There are two ways to accumulate these inheritances. The first and best is by traveling, by seeing in the various countries the best art treasures of all ages, in their natural environment. The collections in the great museums and in some of the best shops in this country are certainly worth attention, but they, after all, are only collections and can never give the inspiration which the occasional object of beauty gives in its native setting. The average citizen of the United States may see nothing in the palaces abroad which he could possibly copy in his own home, but he can gain general ideas of fundamental lines of beauty from them, and turn to the smaller chateaux of France and the manor houses of England for specific inspiration and for ideas in the furnishing of his own home. These smaller places exhibit the good taste and high standards of the royal mansions without that extravagance and lavishness which is unsuitable in every way to the average modern house. Many people who have made a careful study of period furniture are disappointed in the general effect which they have achieved by its use in their own homes, but they have made the mistake of feeling that beauty depends upon magnificence and so have copied the furnishings for their simple homes from too luxurious models. The result is a lack of proportion which cannot help but be strikingly bad taste.

Historical Study

The other way of gaining knowledge in the art of interior decoration is by the study of art in its relation to house furnishings, and the effect that the history of the world has had upon it. The underlying reasons for the changes in styles of furniture is learned in this way, and so a greater interest is felt in each style. When it is known that Marie Antoinette was very young when she became the bride of Louis XVI, that she disliked the court pomp and preferred to play as a child at the simple life of a shepherdess with a garlanded crook and pretty watering pot, it is easy to understand that the new royal taste must have had a great influence in the transition period from the rococo to the classical ideas of decoration.

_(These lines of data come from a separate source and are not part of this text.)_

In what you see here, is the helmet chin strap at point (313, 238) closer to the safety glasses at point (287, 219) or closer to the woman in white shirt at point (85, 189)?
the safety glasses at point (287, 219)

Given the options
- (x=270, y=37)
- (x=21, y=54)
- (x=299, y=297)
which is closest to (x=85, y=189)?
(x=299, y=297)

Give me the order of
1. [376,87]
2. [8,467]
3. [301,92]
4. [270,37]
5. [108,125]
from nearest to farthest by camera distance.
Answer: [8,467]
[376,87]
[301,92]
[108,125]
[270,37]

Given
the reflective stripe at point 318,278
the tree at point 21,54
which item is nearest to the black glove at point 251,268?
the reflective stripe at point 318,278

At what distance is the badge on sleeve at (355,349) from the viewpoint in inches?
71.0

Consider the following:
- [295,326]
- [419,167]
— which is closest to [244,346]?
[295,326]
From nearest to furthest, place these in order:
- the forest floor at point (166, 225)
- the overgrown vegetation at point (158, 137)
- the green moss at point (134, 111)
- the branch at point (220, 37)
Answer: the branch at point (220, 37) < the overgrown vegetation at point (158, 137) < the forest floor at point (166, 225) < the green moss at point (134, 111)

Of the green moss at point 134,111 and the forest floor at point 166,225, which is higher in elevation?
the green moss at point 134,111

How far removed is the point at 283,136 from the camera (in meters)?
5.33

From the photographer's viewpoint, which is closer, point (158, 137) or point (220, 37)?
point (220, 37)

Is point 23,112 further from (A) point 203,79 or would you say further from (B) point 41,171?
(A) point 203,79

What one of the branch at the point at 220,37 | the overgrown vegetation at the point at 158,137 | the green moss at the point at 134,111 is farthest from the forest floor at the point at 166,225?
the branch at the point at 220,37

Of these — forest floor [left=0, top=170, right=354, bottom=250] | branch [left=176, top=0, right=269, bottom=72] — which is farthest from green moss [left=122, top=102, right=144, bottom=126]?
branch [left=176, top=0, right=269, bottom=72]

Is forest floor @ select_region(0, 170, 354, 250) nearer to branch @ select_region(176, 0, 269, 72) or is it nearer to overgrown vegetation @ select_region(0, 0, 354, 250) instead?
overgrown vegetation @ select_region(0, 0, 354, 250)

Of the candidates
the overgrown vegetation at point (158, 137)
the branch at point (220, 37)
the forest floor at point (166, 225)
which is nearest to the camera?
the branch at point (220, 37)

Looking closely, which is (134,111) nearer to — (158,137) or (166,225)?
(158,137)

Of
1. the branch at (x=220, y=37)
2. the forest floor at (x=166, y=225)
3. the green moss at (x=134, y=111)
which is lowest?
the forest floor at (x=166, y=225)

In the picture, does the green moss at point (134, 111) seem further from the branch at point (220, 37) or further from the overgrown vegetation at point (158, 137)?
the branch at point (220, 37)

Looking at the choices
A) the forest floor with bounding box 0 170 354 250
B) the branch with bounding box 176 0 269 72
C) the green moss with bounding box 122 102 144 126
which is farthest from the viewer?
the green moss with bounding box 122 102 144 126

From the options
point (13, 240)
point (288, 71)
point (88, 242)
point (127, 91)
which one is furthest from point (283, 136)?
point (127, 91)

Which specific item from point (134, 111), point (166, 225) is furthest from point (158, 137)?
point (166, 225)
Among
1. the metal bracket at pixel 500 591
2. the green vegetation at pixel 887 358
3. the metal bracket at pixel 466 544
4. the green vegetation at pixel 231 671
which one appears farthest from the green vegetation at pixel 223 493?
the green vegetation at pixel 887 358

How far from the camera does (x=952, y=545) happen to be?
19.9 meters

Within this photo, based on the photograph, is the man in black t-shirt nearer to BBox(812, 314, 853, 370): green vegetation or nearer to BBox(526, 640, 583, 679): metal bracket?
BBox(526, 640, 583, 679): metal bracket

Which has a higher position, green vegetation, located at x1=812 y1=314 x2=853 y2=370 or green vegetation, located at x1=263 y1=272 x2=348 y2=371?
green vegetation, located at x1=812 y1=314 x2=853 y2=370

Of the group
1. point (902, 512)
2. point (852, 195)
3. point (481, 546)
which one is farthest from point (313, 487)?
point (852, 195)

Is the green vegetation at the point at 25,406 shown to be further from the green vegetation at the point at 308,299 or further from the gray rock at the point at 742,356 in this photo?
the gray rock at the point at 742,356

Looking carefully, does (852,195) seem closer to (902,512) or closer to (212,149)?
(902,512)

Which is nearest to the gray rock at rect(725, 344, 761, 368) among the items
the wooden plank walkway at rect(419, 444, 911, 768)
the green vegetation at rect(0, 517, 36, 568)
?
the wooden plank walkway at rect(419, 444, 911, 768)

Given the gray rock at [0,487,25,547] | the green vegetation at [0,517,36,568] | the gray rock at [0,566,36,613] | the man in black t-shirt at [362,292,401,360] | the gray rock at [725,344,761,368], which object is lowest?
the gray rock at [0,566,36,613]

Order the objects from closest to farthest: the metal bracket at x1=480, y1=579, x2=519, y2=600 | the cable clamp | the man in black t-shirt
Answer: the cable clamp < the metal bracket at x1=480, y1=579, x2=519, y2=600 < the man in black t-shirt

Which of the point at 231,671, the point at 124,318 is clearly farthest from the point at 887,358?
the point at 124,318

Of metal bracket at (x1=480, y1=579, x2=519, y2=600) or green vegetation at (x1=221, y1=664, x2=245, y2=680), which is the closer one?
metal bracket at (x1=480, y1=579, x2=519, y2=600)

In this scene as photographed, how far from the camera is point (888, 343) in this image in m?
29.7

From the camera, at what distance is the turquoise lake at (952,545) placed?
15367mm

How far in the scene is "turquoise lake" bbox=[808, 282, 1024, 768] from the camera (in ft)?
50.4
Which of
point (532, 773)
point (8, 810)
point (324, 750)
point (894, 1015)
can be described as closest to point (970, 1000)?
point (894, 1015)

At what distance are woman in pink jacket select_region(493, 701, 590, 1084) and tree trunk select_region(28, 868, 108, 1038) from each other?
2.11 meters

When it is known that hoop skirts were universally worn in the eighteenth century, it is also easy to understand why settees were made in such great numbers and why the chairs were designed with such wide-spreading arms. Every style in furniture had its relation to cause in, and relation to, some historical event or influence which produced a type of interior decoration well suited to its day of creation, but perhaps not at all suited to modern use. In this study of the causes and effects in the art of house furnishings, some of that sense of proportion, of the fitness of things, may be gained in a most pleasant manner.